The scent of fresh lilac flowers was once thought to drive away ghosts. It is also very effective at relieving stress, and enhancing a child’s educational aptitude. Like many flowers, lilacs can be utilized in love expansion rituals. The sweet fragrance of these seasonal blooms brims with loving energies.
Lilac essential oil is currently only available in a synthetic version. It is, however, possible to make your own. It can be made by infusing Lilac blossoms in oil.
For this, it is best to choose an oil that has minimal fragrance of its own, as you don’t want it to overpower the lilac scent.

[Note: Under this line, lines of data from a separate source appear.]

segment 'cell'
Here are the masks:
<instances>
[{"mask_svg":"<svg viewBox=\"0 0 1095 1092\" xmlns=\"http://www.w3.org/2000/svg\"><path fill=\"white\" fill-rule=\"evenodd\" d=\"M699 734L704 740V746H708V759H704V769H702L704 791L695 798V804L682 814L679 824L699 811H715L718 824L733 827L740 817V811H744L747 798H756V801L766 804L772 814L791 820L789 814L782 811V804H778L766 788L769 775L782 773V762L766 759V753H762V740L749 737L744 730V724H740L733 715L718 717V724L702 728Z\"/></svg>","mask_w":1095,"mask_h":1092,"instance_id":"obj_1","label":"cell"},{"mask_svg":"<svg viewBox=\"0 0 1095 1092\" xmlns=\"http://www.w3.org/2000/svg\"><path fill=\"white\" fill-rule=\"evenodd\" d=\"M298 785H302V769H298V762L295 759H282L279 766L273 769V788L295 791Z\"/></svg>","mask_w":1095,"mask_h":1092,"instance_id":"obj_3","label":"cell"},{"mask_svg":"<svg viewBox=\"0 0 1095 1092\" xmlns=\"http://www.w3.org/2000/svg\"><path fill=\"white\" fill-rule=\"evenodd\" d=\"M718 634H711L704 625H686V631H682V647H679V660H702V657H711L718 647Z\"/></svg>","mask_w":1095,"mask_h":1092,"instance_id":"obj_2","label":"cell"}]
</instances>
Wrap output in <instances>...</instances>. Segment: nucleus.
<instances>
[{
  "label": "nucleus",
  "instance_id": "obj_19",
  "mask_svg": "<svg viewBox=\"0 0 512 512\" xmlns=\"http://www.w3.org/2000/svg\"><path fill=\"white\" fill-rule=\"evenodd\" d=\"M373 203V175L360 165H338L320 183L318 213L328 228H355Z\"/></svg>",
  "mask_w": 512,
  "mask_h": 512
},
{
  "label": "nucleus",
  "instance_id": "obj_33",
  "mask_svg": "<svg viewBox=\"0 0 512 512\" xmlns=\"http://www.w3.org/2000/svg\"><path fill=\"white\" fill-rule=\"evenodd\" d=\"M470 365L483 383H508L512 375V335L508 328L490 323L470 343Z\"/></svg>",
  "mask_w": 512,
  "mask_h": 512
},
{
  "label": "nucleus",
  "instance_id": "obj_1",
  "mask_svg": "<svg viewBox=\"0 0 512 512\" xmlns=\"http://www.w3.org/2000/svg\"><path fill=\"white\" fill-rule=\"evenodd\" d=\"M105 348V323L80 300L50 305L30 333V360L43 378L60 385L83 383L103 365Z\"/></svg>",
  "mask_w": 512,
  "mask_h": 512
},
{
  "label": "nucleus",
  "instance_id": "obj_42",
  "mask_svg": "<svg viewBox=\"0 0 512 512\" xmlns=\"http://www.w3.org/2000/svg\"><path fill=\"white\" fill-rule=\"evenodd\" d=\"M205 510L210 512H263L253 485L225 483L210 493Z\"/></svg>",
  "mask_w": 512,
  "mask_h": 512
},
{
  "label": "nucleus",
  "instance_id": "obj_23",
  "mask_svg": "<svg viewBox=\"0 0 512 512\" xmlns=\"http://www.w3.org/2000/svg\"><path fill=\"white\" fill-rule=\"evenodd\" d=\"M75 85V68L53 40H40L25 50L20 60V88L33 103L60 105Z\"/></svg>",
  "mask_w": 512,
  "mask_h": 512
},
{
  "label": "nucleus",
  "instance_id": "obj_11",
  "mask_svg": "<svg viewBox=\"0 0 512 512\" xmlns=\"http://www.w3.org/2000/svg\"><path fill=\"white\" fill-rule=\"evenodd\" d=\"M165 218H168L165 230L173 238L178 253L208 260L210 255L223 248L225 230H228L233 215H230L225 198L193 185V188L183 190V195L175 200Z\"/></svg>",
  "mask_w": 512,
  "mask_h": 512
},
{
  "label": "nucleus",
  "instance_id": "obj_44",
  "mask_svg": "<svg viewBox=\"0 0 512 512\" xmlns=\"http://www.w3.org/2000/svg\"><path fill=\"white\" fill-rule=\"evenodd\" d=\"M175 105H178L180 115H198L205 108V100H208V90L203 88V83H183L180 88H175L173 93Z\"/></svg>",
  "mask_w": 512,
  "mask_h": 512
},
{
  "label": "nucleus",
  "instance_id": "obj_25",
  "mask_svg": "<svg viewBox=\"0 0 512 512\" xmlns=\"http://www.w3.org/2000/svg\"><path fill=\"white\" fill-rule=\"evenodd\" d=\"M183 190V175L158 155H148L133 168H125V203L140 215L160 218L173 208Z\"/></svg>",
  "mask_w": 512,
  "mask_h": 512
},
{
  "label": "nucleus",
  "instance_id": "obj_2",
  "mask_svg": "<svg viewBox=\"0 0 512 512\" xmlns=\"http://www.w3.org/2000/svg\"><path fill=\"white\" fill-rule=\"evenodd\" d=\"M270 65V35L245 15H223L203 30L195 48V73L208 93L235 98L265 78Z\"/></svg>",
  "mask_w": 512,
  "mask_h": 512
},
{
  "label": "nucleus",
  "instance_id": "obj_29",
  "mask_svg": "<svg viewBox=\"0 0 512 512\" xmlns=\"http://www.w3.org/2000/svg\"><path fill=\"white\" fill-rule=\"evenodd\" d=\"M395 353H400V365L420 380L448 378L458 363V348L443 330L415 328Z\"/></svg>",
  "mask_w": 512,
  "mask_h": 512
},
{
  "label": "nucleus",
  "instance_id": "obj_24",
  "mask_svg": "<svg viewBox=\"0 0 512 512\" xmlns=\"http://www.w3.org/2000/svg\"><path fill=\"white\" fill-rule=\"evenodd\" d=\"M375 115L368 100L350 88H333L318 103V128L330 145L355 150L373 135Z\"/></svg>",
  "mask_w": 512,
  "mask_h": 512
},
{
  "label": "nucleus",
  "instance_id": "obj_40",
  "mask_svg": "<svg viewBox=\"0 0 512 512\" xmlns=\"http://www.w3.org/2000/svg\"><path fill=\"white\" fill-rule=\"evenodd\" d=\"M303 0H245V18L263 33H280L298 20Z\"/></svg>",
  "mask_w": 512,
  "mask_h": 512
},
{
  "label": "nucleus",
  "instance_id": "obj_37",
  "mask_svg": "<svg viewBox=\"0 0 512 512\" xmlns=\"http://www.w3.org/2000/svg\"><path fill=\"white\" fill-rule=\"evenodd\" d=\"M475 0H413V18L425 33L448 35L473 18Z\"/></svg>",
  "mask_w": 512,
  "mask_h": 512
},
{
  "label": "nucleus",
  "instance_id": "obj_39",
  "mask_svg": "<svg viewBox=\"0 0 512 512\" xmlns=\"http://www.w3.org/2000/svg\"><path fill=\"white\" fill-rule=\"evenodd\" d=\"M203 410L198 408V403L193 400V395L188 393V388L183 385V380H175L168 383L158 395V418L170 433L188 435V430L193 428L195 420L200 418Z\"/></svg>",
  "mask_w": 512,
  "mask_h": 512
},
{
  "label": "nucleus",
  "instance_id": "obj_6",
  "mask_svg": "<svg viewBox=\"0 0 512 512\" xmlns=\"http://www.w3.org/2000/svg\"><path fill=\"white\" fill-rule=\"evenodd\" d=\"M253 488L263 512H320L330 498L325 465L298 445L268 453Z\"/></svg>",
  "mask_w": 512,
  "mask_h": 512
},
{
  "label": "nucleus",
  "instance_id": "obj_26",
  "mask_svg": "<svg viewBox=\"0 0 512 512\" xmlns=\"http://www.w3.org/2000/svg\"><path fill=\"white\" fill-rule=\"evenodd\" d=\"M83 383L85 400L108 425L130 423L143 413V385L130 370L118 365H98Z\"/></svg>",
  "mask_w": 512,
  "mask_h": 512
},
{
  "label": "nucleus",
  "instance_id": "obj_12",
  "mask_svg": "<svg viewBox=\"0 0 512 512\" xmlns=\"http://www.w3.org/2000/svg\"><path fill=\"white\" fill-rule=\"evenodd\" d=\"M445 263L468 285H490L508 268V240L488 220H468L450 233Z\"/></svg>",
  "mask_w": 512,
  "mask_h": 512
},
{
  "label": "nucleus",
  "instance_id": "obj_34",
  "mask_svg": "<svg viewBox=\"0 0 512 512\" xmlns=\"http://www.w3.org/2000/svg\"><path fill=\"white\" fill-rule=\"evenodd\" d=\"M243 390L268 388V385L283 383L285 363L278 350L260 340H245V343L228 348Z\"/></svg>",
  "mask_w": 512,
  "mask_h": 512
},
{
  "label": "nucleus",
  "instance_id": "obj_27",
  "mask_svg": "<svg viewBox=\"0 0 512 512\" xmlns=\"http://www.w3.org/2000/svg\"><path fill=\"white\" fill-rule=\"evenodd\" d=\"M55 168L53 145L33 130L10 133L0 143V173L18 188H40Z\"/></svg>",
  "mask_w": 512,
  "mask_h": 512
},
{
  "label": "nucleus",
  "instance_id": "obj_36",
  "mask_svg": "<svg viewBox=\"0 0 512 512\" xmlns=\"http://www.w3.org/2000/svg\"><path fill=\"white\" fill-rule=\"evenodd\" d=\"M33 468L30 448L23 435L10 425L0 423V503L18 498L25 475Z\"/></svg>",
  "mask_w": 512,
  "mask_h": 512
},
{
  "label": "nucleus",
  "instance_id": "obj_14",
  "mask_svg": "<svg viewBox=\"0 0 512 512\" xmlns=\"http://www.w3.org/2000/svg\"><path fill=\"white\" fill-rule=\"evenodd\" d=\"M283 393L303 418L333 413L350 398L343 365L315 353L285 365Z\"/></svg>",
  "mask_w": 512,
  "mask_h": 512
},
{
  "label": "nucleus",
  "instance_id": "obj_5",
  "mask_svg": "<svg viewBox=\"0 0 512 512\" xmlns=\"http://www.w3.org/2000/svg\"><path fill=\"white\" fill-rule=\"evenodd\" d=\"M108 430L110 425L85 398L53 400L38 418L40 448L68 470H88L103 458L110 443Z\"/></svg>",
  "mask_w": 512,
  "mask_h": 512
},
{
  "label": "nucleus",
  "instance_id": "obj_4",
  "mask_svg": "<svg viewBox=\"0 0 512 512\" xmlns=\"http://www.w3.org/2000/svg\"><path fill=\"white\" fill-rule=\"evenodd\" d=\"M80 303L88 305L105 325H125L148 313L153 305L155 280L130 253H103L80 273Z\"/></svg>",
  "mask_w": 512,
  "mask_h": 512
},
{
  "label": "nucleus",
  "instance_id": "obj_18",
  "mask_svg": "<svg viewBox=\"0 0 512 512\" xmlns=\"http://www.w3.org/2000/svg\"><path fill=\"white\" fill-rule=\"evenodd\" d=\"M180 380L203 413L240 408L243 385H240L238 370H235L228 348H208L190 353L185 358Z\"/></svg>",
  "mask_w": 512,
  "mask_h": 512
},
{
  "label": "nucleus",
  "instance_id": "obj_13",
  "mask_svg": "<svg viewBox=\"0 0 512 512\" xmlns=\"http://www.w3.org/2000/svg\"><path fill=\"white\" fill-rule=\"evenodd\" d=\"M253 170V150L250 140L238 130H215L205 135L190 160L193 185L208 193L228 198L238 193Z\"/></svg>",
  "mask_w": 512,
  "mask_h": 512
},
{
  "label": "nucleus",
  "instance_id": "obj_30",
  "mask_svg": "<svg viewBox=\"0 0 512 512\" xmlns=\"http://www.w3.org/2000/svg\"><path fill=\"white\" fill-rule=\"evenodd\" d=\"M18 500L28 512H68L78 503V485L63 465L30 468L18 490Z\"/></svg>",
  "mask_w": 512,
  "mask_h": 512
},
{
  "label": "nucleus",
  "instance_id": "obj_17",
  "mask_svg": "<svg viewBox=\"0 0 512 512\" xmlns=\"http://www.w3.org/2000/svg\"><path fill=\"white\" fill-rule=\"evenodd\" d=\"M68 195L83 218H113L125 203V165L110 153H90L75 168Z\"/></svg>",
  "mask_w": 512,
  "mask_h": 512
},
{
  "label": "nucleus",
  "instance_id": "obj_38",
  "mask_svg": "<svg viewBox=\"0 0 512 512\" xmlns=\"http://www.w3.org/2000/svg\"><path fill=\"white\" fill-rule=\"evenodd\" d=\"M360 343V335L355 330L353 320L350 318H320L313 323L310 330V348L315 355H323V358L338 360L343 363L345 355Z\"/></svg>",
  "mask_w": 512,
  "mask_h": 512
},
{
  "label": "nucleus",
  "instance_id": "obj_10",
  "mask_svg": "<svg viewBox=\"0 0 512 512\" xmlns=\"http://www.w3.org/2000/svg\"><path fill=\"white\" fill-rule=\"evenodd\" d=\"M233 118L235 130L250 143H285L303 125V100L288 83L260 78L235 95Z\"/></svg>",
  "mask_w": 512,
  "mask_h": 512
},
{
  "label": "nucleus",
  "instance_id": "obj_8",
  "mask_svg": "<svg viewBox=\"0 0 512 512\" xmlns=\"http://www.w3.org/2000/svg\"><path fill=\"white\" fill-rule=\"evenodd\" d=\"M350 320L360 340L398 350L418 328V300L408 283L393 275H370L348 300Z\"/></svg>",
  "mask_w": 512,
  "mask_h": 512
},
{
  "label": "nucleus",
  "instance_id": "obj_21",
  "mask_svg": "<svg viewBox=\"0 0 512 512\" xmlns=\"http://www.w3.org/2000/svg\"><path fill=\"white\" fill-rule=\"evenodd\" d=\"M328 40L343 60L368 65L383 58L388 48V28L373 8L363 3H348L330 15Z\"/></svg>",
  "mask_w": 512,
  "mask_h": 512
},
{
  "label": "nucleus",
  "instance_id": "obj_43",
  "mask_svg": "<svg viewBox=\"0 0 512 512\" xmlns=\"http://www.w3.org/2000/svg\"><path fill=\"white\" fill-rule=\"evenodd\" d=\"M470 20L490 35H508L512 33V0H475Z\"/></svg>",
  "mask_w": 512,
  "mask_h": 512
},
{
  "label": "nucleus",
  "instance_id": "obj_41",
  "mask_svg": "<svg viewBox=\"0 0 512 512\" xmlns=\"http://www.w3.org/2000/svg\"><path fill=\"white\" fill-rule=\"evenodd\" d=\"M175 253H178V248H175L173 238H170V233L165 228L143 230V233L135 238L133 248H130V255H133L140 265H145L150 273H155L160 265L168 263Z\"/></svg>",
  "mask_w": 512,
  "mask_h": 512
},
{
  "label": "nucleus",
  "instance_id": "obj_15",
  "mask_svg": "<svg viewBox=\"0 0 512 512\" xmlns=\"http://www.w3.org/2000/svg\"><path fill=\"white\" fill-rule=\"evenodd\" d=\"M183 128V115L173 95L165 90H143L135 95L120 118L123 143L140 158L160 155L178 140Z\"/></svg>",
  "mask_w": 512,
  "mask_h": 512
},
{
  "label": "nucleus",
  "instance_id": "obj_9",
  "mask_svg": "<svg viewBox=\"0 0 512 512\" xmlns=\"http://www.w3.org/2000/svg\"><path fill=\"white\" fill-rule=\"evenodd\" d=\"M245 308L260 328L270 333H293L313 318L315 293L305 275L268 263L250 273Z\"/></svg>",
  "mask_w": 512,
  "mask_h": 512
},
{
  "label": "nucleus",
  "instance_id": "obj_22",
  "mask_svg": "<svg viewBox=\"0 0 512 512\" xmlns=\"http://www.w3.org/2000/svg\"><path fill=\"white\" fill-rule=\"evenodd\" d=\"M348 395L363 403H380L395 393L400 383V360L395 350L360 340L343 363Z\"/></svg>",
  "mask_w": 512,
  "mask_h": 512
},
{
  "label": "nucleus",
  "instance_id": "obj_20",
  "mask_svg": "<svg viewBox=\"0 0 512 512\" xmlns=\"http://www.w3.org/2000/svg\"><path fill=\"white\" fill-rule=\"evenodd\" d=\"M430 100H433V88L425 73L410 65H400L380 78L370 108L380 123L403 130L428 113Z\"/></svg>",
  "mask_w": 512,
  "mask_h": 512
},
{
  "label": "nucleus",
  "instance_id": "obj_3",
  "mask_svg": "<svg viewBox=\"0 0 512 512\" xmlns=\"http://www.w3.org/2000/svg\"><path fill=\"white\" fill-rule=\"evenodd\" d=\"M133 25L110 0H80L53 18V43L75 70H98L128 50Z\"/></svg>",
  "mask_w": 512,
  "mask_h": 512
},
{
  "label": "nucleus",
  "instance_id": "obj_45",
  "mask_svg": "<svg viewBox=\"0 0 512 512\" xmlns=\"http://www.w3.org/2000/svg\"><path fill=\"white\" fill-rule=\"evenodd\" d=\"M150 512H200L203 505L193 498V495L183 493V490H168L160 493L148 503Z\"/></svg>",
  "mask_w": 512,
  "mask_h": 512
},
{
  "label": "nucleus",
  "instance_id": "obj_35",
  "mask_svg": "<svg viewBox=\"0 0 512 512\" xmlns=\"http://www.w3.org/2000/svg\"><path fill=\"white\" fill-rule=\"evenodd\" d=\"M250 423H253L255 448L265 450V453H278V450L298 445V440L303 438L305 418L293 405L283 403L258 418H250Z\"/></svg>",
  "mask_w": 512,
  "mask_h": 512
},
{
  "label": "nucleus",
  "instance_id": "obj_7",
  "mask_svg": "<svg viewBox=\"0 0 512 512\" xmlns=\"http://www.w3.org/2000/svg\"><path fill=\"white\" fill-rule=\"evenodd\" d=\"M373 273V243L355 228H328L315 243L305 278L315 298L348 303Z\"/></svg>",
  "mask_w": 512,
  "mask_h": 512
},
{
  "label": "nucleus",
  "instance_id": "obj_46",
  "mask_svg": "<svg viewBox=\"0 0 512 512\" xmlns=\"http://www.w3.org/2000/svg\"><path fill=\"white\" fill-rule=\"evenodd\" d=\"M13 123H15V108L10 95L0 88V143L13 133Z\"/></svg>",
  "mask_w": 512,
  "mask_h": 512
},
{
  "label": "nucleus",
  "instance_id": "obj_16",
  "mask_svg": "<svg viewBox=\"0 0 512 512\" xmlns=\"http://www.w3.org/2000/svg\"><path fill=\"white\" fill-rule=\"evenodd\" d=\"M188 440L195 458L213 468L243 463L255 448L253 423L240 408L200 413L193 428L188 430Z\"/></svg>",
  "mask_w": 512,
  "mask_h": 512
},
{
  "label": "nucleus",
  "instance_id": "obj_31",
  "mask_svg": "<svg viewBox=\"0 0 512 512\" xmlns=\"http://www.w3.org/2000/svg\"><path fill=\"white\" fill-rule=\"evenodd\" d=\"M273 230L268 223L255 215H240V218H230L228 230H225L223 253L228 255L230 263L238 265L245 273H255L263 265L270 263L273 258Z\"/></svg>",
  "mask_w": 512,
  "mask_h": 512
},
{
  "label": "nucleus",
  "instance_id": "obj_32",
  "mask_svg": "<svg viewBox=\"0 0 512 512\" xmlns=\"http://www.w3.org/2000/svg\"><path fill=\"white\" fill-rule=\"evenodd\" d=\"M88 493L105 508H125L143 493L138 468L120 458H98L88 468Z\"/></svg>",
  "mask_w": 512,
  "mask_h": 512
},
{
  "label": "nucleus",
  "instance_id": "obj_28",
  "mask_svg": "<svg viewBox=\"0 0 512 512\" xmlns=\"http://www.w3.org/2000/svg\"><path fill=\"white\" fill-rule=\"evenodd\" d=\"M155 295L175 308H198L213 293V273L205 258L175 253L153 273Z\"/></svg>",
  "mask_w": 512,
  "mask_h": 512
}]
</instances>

- Fill an airtight jar with dry Lilac flower petals, and then cover with the oil.
- Let the petals steep in the oil for three days, shaking the jar occasionally.
- Keep the jar in the sun in the daytime and in a warm cupboard at night.
- Strain out and discard the petals, using a cheesecloth or a non-metal sieve.
- Retain the oil.
- Refill the jar with more fresh, clean, and dry flower petals and cover them with the reserved oil.
- Allow the petals to steep as before.
- Repeat the straining and refilling until the oil has the desired intensity of fragrance.
Store in a cool dark place and use promptly. Vitamin E can be added as a preservative. Pierce one capsule of Vitamin E and add the contents to every cup of infused oil. Alternatively, 1/4 teaspoon of simple tincture of benzoin may be added per cup of infused oil.
Lilac oil can be used to treat rashes and sunburn, minor injuries and scrapes. It is a great skin tightening agent and toner. And the scent is great for easing anxiety.
Lilac oil reputedly repels vampires and is certainly more fragrant than garlic. If you make your own, the lingering aroma should keep the vampire out of the house as well.